There are different options for loading arbitrary stations from a dataset (see section 3.2. Accessing and loading station data). In this case we are interested in loading just one single station, located in San Sebastian and called "Igueldo". The easiest approach is to provide an (approximated) coordinate to San Sebastian (-2.03N, 43.30N), and the function will return the closest station to the given point. Alternatively, it is also possible to retrieve the station from its code (safer in case there are other stations in the proximity that may be confounded):

obs <- loadStationData(dataset = value, 
                                 var = "precip", 
                                 stationID = "000234", 
                                 season=c(12,1,2), 
                                 years = 1991:2000)

There is an R-object equivalent to the loading example shown (type help(VALUE\_Igueldo\_tp)), thus, the previous steps can be skiped:

data(VALUE_Igueldo_tp)
obs <- VALUE_Igueldo_tp

####Model data

In this example, the NCEP reanalysis data will be used, that can be accessed and loaded remotely through the ECOMS User Data Gateway (ECOMS-UDG) with loadECOMS function from package ecomsUDG.Racess or, as in this case, accessing the netcdf files remotely with downscaleR through the corresponding ncml file (see section 1.1. Accessing and loading grid data). However, in this case, we are going to use a subdomain of the NCEP dataset encompassing the period 1961-2010 for the Iberian Peninsula, which is available in a tar.gz file for download:

download.file("http://meteo.unican.es/work/downscaler/data/Iberia_NCEP.tar.gz", 
              destfile = "mydirectory/Iberia_NCEP.tar.gz")
# Extract files
untar("mydirectory/Iberia_NCEP.tar.gz", exdir = "mydirectory")
# Define the path to the ncml file
ncep <- "mydirectory/Iberia_NCEP.ncml"
dir <- "/home/maialen/WORK/LOCAL/downscaler_wiki/"
ncep <- (paste(dir, "data/datasets/Iberia_NCEP/Iberia_NCEP.ncml", sep=""))
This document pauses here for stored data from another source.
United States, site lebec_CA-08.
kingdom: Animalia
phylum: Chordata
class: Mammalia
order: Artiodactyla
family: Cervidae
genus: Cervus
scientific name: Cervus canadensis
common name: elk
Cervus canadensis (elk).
The set of predictors (a.k.a. atmospheric pattern) P5 is next loaded for the training period. A single variable for a specific spatiotemporal domain is what we term a field in downscaleR terminology. In this case, for the same spatio-temporal domain we are loading two different variables, that can be merged together forming a multifield. A multifield can be loaded from a given dataset using the loadMultiField function, that takes care of regridding to ensure the spatial matching of the different input fields. (NOTE: it is also possible to load the different fields sepparately and then join them using the multifield constructor makeMultiField.

Next, We load the variables of the atmospheric pattern P5 (mean surface temperature and sea-level pressure) whose standard names are "tas" and "psl" respectively, as indicated in the vocabulary (see help("vocabulary") for details).
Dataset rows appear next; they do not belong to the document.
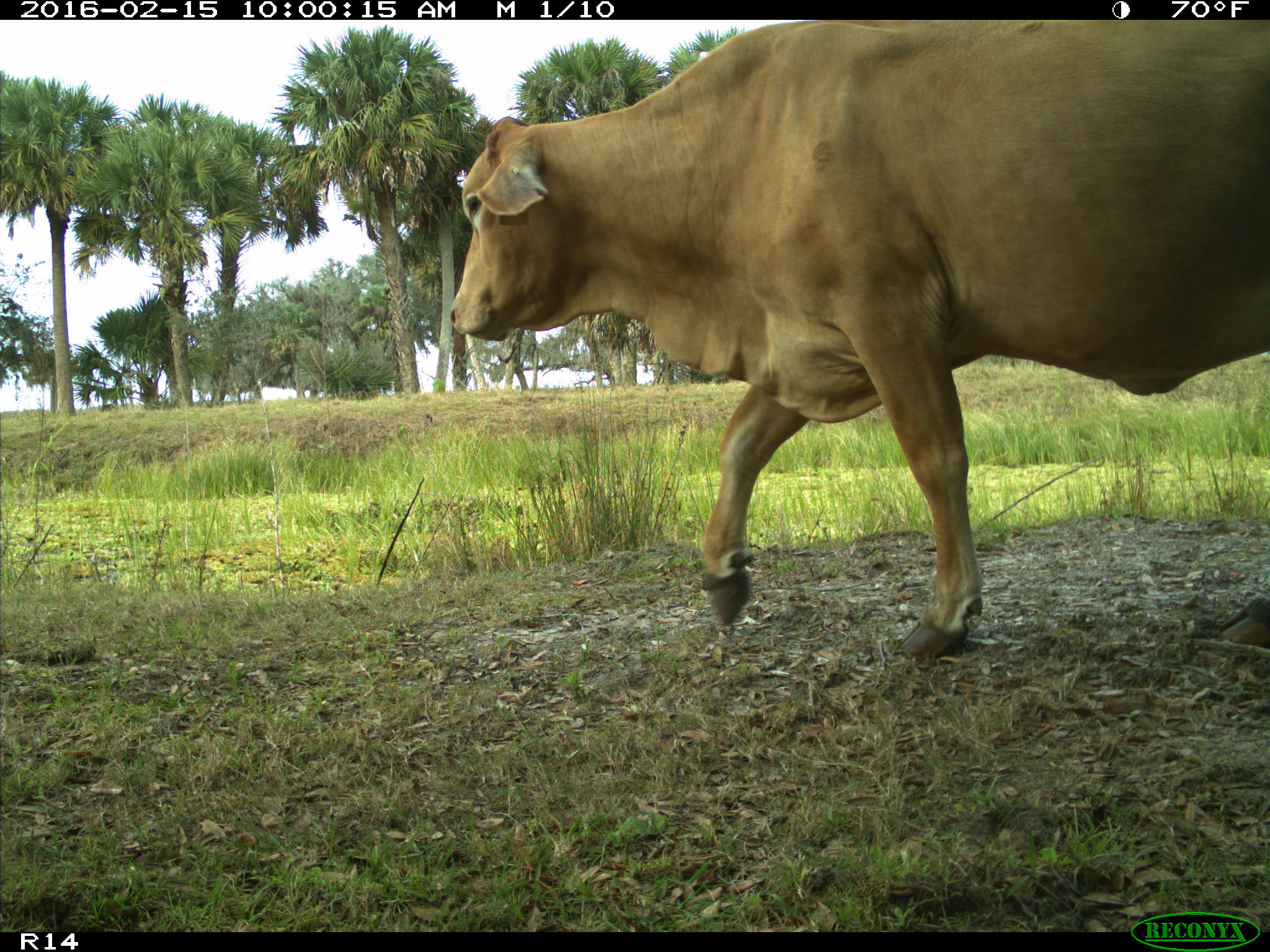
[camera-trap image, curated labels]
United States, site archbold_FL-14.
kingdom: Animalia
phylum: Chordata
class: Mammalia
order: Artiodactyla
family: Bovidae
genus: Bos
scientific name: Bos taurus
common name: domestic cow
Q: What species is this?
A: Bos taurus (domestic cow).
modeldata <- loadMultiField(ncep, vars = c("tas","psl"), 
                       lonLim = c(-10,5), 
                       latLim = c(34,44), 
                       season = c(12,1,2), 
                       years = 1991:2010)
# This is how the multifield looks like:
plotMeanField(modeldata)
Subsetting the model data in train and test data

In this example, we are using NCEP both for train and test, considering different time periods for each. Next we apply function subsetField to the multifield to extract the data corresponding to the train and test periods (1991-2000 and 2001-2010 respectively):

train <- subsetField(field = modeldata, years = 1991:2000)
test <- subsetField(field = modeldata, years = 2001:2010)
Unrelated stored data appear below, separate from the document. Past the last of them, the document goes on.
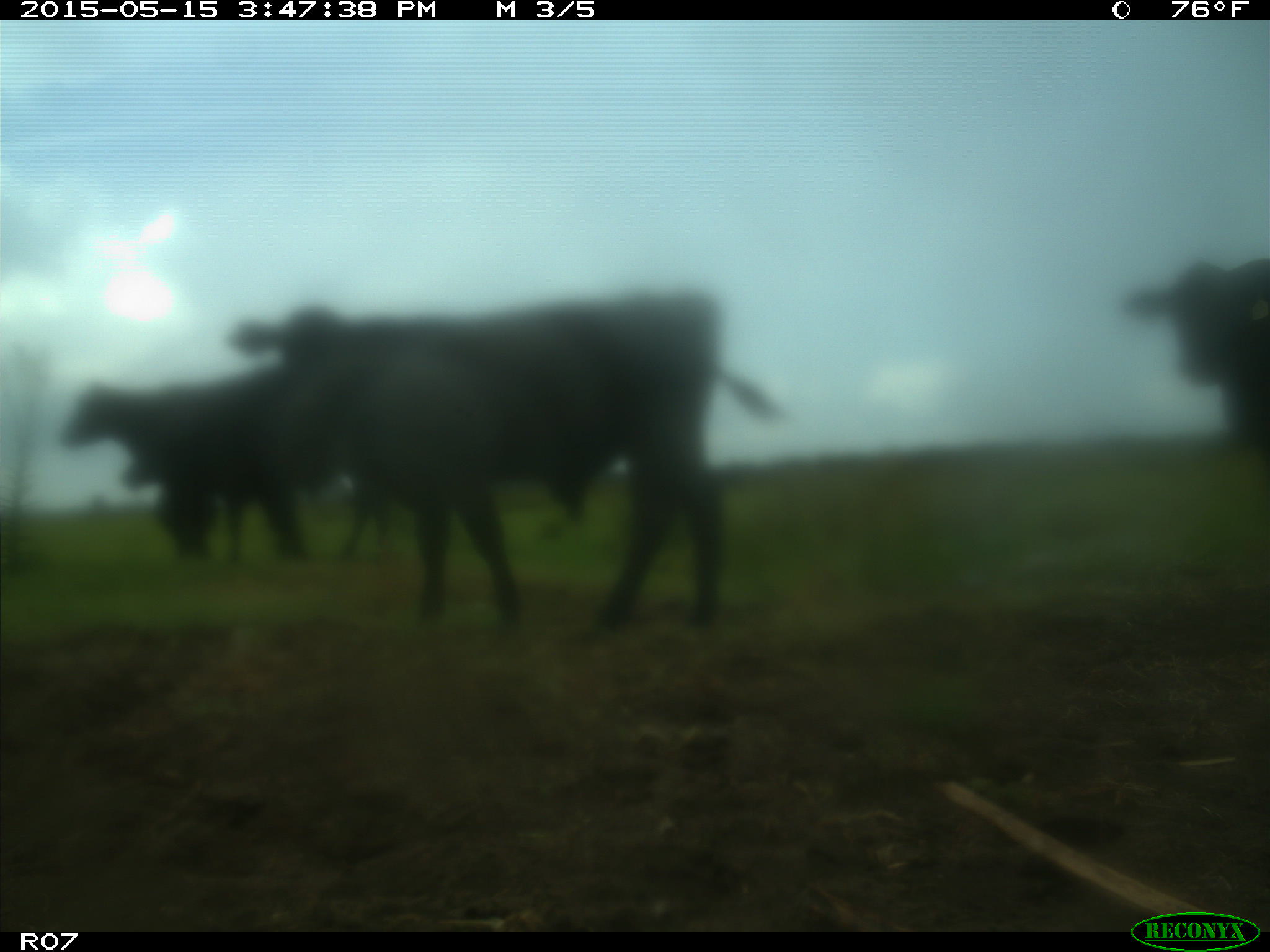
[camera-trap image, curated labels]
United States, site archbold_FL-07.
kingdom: Animalia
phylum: Chordata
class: Mammalia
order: Artiodactyla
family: Bovidae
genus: Bos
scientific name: Bos taurus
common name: domestic cow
###Principal Components and EOFs

It is a standard practice in atmospheric science to apply principal component analysis (PCA, a.k.a. EOF analysis) to the predictors, eliminating the large amount of redundant information while minimizing the loss of variability, being therefore an efficient technique for reduction of data dimensionality. Thus, instead of using the raw multifield loaded as predictor (which is also possible), we will perform a previous PCA on it. In this example, we will retain the PCs explaining the 99% of the variability of each field (although note that it is also possible to retain all PCs, or a user-defined number of them: type help("prinComp") for details).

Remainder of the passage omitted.